Lockheed Martin and Leonardo lead this category as they both have based their planes on off the shelf models that have had years of flights to prove the viability and safety of the planes. For example, Lockheed Martin's base model plane has amassed 150,000 hours of flight time. On the other hand, Boeing has created a new plane which has only been flying since 2016, opening them up to many concerns about the longevity and ability of the planes as well as the planes maintenance needs. Moreover, Boeing has had delays on the production of other aircrafts this year, whereas Lockheed Martin has announced they have already produced 179 of the aircraft for the contract. Lockheed Martin explains that this pre-production will allow them to meet the deadlines for the planes 2-years earlier than the schedule. This puts Lockheed Martin at a massive advantage but also concerns us that their capital expenditure may have been for nothing if they do not win the contract and cannot sell the planes elsewhere. The capital expenditure concern is also present for Boeing as they have spent between 1-3 billion dollars to design their plane. This comes after losing the bid to build the fifth generation planes for the Air Force, a massive revenue opportunity missed for the firm.


As have already been mentioned Boeing has spent a relatively large sum in the development of their new aircraft. The comparative costs of the competing aircraft and simulators are not as clear though. Each company does not have a specific price that they will provide the planes for, but there are two assumptions that can be made. The first is that all three will attempt to have the most competitive pricing for their model. The second is that Leonardo does have an advantage in this category. Due to the fact that they do not use an afterburner and they were made to be low cost, the planes base model has low acquisition cost and very per flying hour costs (1/10th of the cost to fly a Eurofighter Typhoon).

Capabilities Above Requirements

Boeing and Lockheed Martin lead this category as they each bring a significant advantage to the table for the U.S. Air Force. Boeing has created a jet that fits the exact specs of the contract that also has the ability to fit a wider range of pilots making them great training planes in the event of a pilot supply shortage that requires an adjustment of the standards for pilots. Lockheed Martin provides a simulation and plane combination that they claim can train pilots faster than the current system reducing the time to train a pilot from 6 to 8 months to 4 to 6 weeks according to Mark Ward, Lockheed Martin's Chief Test Pilot. Moreover, with the ability to begin delivering those planes now may be a massive upside for the Lockheed Proposal as the T-38 continues to age and become outdated for training our pilots efficiently, safely, and effectively. The final advantage that we have identified in support of Lockheed Martin is the 97% mission capable rate of their T-50As which have already been produced.
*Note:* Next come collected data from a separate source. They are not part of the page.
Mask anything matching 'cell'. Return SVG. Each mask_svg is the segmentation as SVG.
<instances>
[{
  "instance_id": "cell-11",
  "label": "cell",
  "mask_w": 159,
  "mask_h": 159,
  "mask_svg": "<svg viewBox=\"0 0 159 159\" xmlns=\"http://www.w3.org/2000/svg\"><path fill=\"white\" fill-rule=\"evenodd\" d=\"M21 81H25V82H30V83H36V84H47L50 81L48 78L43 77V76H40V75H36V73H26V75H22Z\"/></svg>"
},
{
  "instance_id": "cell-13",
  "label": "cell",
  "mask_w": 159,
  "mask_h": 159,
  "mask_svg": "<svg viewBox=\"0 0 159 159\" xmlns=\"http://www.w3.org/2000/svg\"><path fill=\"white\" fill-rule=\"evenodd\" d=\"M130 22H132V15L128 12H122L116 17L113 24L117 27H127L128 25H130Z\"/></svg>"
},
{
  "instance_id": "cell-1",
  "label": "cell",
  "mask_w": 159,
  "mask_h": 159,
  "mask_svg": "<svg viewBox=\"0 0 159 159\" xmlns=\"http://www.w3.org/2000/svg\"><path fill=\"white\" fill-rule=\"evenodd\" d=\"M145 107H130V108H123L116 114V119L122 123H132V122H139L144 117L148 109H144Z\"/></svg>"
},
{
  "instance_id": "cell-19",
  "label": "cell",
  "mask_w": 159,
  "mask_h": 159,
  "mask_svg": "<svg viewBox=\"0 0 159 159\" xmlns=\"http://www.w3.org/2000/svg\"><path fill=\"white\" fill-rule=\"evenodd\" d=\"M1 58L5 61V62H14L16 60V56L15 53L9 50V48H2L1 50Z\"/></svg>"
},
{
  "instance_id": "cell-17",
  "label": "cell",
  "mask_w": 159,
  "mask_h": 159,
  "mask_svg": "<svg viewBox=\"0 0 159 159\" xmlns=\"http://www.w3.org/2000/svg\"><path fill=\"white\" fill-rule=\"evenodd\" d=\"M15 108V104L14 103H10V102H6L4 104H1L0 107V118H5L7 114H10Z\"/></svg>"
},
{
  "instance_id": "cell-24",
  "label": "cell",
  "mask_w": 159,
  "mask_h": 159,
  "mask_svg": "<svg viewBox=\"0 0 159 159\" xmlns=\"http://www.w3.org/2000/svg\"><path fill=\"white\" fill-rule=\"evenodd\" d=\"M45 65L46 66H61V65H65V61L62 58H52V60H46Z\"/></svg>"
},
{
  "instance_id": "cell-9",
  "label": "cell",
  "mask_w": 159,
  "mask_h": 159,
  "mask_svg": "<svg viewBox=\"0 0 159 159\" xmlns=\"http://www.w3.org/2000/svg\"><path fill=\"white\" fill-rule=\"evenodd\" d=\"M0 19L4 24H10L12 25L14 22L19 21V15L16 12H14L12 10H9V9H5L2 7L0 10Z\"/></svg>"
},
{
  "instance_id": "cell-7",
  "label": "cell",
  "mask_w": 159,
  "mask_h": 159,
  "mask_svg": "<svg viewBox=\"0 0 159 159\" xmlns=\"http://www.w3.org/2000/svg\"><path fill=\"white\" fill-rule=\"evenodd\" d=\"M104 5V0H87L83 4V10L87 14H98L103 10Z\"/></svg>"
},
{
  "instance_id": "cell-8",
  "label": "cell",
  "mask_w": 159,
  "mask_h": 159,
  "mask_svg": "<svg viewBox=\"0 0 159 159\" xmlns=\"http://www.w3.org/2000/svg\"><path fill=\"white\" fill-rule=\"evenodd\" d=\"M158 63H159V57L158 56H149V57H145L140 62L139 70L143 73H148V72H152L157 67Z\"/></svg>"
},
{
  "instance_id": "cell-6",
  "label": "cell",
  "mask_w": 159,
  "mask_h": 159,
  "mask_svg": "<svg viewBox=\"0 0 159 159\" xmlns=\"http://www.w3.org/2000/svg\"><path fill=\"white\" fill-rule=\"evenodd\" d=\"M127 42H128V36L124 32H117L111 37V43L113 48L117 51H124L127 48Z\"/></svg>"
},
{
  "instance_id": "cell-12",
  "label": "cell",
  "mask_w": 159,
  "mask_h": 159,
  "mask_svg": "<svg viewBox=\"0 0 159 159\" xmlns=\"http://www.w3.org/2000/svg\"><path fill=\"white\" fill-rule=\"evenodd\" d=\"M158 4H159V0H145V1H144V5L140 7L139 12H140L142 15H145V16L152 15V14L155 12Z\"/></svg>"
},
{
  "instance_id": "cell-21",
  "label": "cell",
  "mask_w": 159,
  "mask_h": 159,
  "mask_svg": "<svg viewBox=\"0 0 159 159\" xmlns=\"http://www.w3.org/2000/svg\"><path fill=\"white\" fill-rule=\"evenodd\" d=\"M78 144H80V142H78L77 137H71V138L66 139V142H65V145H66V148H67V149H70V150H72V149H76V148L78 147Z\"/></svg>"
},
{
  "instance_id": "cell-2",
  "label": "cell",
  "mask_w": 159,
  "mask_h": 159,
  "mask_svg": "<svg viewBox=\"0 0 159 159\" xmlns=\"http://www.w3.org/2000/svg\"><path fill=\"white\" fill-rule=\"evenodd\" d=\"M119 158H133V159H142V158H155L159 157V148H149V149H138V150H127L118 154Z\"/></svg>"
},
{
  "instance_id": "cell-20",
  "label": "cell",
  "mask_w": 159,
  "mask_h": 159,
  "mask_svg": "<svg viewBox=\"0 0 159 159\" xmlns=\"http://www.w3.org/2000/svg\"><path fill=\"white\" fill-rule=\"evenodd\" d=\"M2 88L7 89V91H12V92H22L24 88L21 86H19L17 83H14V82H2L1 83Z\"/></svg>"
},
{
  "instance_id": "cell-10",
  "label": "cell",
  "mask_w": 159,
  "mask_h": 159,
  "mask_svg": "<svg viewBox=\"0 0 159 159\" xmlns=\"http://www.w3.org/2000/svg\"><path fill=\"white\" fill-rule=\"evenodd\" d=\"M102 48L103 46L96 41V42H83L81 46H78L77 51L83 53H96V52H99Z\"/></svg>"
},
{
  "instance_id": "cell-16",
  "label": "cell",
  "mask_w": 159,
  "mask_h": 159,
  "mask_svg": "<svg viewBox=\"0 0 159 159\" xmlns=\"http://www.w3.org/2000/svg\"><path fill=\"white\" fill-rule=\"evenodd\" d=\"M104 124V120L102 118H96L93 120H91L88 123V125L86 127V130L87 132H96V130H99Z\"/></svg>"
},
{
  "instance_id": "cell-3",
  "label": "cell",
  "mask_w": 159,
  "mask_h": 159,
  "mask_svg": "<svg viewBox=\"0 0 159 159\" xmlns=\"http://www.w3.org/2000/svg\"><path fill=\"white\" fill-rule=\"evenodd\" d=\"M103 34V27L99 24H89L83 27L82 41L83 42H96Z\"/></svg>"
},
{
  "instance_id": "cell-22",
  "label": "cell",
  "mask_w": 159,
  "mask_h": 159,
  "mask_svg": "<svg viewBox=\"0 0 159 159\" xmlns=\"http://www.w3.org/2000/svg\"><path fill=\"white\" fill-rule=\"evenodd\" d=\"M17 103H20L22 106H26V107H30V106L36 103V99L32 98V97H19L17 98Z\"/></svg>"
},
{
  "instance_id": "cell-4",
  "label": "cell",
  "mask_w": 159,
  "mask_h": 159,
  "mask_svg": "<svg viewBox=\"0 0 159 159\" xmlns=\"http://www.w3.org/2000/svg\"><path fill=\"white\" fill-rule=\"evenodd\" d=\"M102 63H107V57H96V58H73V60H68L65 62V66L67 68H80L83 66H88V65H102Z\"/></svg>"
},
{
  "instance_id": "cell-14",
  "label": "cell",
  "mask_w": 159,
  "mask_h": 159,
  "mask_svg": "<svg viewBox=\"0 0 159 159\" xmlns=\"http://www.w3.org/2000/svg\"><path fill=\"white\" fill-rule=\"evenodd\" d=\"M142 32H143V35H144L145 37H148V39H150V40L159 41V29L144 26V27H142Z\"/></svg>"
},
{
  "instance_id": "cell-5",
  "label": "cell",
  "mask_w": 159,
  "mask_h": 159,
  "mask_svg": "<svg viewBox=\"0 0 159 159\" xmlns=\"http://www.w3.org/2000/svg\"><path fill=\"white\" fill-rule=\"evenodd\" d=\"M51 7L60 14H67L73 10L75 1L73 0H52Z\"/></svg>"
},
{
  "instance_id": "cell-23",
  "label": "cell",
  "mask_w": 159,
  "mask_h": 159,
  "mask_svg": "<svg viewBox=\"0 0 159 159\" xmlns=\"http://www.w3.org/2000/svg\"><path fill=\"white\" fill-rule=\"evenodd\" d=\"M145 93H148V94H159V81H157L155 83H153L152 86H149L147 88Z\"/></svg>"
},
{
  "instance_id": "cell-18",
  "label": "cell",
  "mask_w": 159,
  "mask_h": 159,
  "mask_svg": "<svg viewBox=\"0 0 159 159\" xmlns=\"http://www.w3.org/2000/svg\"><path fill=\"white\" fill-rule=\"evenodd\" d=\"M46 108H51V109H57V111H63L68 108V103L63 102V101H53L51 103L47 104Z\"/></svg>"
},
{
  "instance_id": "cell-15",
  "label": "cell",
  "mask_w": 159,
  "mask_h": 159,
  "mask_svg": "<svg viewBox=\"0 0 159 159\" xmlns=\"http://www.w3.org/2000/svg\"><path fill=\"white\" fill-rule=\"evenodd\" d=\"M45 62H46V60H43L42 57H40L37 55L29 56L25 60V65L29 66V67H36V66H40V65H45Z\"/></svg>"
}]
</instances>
Investment Recommendation and Conclusion

We believe that although Leonardo is the cost leader, Lockheed Martin provides the best value proposition for the contract. The pre-produced T-50A models, hyper-efficient training simulation software, advantage from producing the fifth generation planes for combat and the reliability of flight hours gives them the most transparent advantage in the race for this massive Air Force contract. While we do not know the specifics on the profitability of the deal, we do know that the contract is set to have a lifespan of 16 years providing Lockheed with significant recurring revenue. Moreover, the contract is also for indefinite quantity, meaning for the next 16 years if any other trainer jets are needed, the winner will be the company tapped to produce them. Overall, we believe that this contract offers stable recurring revenue to the winner, as well as the opportunity to benefit greatly if there is an expansion of the Air Force trainer jet fleet beyond this initial order.

Disclosure: I/we have no positions in any stocks mentioned, and no plans to initiate any positions within the next 72 hours. I wrote this article myself, and it expresses my own opinions. I am not receiving compensation for it (other than from Seeking Alpha). I have no business relationship with any company whose stock is mentioned in this article.